I'm looking for a more eloquent way to write R code for a kind of case that I've encountered more than once. Here is an example of the data and some code that accomplishes the result I want:
library(tidyverse)
df <- tibble(id = 1:5, primary_county = 101:105, secondary_county = 201:205)
specific_counties <- c(101, 103, 202, 205)
df |>
mutate(target_area =
primary_county %in% specific_counties | secondary_county %in% specific_counties)
The result is:
# A tibble: 5 × 4
id primary_county secondary_county target_area
<int> <int> <int> <lgl>
1 1 101 201 TRUE
2 2 102 202 TRUE
3 3 103 203 TRUE
4 4 104 204 FALSE
5 5 105 205 TRUE
I want to know if there is a way to get the same result using code that would be more succinct and eloquent if I were dealing with more columns of the "..._county" variety. Specifically, in my code above, the expression %in% specific_counties
must be repeated with an |
for each extra column I want to handle. Is there a way to not have to repeat so many lines of code?

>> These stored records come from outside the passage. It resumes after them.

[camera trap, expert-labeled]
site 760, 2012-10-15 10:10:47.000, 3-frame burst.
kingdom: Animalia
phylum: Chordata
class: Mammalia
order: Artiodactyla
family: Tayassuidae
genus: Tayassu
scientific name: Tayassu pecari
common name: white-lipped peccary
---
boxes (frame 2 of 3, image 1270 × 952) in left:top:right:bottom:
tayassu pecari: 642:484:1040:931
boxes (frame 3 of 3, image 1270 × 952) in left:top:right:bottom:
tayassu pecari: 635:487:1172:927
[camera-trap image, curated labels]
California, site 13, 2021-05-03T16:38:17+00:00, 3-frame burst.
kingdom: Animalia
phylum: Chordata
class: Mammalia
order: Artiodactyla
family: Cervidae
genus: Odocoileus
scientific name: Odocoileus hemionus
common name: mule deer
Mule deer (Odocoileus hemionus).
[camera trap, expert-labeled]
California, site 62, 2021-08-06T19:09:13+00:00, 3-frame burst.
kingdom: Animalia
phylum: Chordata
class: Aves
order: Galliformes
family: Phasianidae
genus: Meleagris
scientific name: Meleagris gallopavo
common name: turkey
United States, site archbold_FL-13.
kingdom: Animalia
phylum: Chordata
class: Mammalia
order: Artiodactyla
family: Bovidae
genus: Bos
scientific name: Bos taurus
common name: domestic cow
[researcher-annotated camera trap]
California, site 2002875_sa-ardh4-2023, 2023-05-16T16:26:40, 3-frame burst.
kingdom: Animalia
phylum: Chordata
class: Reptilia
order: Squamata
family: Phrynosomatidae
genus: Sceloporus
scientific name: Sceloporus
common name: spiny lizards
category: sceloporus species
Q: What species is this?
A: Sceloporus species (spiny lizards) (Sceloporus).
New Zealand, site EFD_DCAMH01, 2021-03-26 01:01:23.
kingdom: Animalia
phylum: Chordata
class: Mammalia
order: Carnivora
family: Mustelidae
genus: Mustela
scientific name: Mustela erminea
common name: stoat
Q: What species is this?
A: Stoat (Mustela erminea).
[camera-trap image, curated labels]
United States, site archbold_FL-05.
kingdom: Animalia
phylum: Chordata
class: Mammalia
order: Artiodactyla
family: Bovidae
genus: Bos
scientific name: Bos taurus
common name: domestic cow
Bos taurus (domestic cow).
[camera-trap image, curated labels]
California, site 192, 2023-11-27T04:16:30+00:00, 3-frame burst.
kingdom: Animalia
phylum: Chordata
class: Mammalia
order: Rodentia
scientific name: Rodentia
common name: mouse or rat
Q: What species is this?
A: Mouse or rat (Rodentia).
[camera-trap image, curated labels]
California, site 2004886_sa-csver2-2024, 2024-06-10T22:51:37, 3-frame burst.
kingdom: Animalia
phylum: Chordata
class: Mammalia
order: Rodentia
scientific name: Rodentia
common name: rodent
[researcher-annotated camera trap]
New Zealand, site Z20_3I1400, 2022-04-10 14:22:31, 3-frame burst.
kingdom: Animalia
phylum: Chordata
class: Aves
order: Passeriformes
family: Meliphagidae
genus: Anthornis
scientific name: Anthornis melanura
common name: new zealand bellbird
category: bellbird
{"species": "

CodePudding user response:
This allows a little over what you have, not sure how "eloquent" I'd call it:
df %>%
mutate(
target_area = rowSums(
sapply(select(cur_data(), matches("_county")),
`%in%`, specific_counties)) > 0
)
# # A tibble: 5 x 4
# id primary_county secondary_county target_area
# <int> <int> <int> <lgl>
# 1 1 101 201 TRUE
# 2 2 102 202 TRUE
# 3 3 103 203 TRUE
# 4 4 104 204 FALSE
# 5 5 105 205 TRUE
Or you can list the columns explicitly, replacing the select(.., matches(..))
with list(primary_county, secondary_county)
.
Add as many columns to the list(..)
as you want.
CodePudding user response:
I would use across()
to select the columns, and pmap
inside mutate()
to create the desired column. The key would be to use c(...)
as an argument inside any(c(...) %in% index)
library(dplyr)
library(purrr)
df %>%
mutate(target_area = pmap_lgl(across(ends_with('county')),
~any(c(...) %in% specific_counties)))
# A tibble: 5 × 4
id primary_county secondary_county target_area
<int> <int> <int> <lgl>
1 1 101 201 TRUE
2 2 102 202 TRUE
3 3 103 203 TRUE
4 4 104 204 FALSE
5 5 105 205 TRUE
using dplyr::select()
instead of list()
may be more generalizable to other use cases.